#### [ИЗВЛЕЧЁННЫЙ ТЕКСТ]
«Вы ошибаетесь, думая, что я со своим миром и люди, подобные мне (даже с большими именами), кому бы то ни было нужны и на деле заслуженно известны. Ничего подобного. Обидная курьезность нашего явленья достаточно определилась именно в последнее время и дальше будет только расти. Я никогда не возвеличивал интеллигента и не любил его, как и романтика; но не поклонялся и невежеству. Темнота самоутвержденная и довольная собой ни к чему меня не склонит.
Я не верю в успешность своих нынешних усилий. Вы спрашиваете о поэме. Я начал ее с другими надеждами. Но общий тон литературы и судьба отдельных исключений, отмеченных хоть какой-нибудь мыслью, обескураживают. Проработали Зощенку, навалились на Асеева, после многих лет пустоты и холода позволившего себе написать по-человечески, кажется, очередь за Сельвинским. Я теперь никого не люблю»
(Д. С. Данину, 31 декабря 1943 г.).
В 1943 году вышла книга стихов «Земной простор», куда вошли «переделкинский» цикл и стихи о войне, которые написал Пастернак после поездки на фронт.
В этой книге сквозь реалии военной жизни и испытаний явственно, отчетливо проступают новозаветные христианские мотивы и знаки. Воинский долг и сопротивление рассматриваются в христианских аспектах подвига, жертвы, мученичества, а уничтожение врага, «нечисти» – как святая обязанность.

#### [ЗАДАНИЕ 1]
Ответьте на вопросы по отрывку о Пастернаке:
(a) На кого, согласно письму, «навалились» после Зощенко?
(b) Кому и какой датой адресовано письмо?
(c) Как называется книга стихов, вышедшая в 1943 году?
Отрывок о Пастернаке и перечень никак не связаны друг с другом.

(Записи вопросов по сценам)
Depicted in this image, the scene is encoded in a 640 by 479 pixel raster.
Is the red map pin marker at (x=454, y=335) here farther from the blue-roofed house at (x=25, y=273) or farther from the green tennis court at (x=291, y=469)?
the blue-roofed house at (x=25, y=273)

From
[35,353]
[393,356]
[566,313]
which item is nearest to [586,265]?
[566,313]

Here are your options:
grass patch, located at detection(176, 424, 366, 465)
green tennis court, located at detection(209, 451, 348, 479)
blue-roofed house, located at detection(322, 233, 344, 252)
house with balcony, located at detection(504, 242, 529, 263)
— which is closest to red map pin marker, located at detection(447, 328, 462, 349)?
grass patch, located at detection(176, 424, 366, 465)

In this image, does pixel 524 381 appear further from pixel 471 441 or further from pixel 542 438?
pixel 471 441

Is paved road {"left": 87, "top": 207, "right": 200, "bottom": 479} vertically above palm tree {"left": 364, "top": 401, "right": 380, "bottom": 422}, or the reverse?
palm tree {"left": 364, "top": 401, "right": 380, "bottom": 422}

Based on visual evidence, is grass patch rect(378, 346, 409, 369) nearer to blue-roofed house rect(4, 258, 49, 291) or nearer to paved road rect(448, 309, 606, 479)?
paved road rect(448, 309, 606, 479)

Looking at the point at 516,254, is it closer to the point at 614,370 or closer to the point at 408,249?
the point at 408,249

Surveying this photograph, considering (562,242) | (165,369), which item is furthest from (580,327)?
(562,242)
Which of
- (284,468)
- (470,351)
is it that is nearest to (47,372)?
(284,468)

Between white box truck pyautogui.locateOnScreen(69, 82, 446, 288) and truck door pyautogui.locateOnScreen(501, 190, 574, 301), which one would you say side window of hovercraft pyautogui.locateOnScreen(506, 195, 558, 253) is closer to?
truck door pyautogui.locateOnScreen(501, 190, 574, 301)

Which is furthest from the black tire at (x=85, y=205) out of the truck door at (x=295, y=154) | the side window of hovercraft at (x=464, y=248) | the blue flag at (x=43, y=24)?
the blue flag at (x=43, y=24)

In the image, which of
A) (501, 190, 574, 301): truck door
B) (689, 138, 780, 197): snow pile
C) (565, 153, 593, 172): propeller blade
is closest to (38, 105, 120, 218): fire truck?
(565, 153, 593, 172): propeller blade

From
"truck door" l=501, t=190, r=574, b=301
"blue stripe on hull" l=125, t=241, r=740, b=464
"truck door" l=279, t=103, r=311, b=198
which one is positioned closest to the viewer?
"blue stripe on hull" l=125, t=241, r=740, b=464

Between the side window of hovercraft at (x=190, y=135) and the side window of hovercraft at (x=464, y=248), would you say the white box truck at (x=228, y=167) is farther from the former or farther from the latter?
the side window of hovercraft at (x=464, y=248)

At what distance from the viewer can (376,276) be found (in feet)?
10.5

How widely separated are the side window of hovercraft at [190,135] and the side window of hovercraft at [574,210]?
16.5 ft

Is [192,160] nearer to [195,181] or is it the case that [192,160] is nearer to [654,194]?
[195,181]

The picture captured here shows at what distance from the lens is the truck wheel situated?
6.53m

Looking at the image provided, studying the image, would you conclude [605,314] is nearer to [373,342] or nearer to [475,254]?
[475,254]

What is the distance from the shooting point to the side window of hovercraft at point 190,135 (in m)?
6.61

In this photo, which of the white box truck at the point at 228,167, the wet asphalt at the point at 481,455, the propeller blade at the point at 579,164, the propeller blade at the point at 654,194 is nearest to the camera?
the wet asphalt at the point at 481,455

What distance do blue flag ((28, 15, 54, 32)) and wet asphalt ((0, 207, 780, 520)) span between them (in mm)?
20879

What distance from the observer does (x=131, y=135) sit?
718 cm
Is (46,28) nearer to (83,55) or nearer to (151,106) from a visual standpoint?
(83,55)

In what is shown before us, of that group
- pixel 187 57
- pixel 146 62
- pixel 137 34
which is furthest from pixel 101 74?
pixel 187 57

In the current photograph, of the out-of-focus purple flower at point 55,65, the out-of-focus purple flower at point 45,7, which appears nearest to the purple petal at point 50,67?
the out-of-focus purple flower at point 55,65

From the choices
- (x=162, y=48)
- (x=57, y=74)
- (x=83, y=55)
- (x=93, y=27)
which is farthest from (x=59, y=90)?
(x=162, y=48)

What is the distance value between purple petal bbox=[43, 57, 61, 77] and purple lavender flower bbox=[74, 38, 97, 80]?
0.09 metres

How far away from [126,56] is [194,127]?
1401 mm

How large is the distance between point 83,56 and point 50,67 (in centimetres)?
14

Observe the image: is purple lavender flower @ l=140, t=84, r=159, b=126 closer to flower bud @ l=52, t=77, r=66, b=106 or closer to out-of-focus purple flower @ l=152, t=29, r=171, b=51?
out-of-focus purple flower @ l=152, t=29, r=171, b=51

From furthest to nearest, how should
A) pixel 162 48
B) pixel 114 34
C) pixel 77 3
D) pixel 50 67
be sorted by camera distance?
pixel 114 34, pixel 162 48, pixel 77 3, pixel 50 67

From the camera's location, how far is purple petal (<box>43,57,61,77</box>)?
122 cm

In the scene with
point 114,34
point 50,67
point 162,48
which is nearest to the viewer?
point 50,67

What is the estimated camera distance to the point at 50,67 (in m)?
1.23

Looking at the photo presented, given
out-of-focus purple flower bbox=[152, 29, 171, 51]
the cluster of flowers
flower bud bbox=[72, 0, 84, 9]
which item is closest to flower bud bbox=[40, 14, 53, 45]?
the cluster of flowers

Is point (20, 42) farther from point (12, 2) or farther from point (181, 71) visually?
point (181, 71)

#### [ЗАДАНИЕ 2]
Представьте в виде таблицы Markdown часть перечня от строки, содержащей «Observe the image: is», до конца перечня включительно, со столбцами «Номер» и «Строка перечня» и без пустых строк.

#### [ПОЛНЫЙ ОТВЕТ 1]
(a) На Асеева.
(b) Д. С. Данину, 31 декабря 1943 г.
(c) «Земной простор».

#### [ПОЛНЫЙ ОТВЕТ 2]
| Номер | Строка перечня |
|---|---|
| 1 | Observe the image: is purple lavender flower @ l=140, t=84, r=159, b=126 closer to flower bud @ l=52, t=77, r=66, b=106 or closer to out-of-focus purple flower @ l=152, t=29, r=171, b=51? |
| 2 | out-of-focus purple flower @ l=152, t=29, r=171, b=51 |
| 3 | From furthest to nearest, how should |
| 4 | A) pixel 162 48 |
| 5 | B) pixel 114 34 |
| 6 | C) pixel 77 3 |
| 7 | D) pixel 50 67 |
| 8 | be sorted by camera distance? |
| 9 | pixel 114 34, pixel 162 48, pixel 77 3, pixel 50 67 |
| 10 | From the camera's location, how far is purple petal (<box>43,57,61,77</box>)? |
| 11 | 122 cm |
| 12 | In the scene with |
| 13 | point 114,34 |
| 14 | point 50,67 |
| 15 | point 162,48 |
| 16 | which is nearest to the viewer? |
| 17 | point 50,67 |
| 18 | What is the estimated camera distance to the point at 50,67 (in m)? |
| 19 | 1.23 |
| 20 | Looking at the photo presented, given |
| 21 | out-of-focus purple flower bbox=[152, 29, 171, 51] |
| 22 | the cluster of flowers |
| 23 | flower bud bbox=[72, 0, 84, 9] |
| 24 | which item is closest to flower bud bbox=[40, 14, 53, 45]? |
| 25 | the cluster of flowers |
| 26 | Is point (20, 42) farther from point (12, 2) or farther from point (181, 71) visually? |
| 27 | point (181, 71) |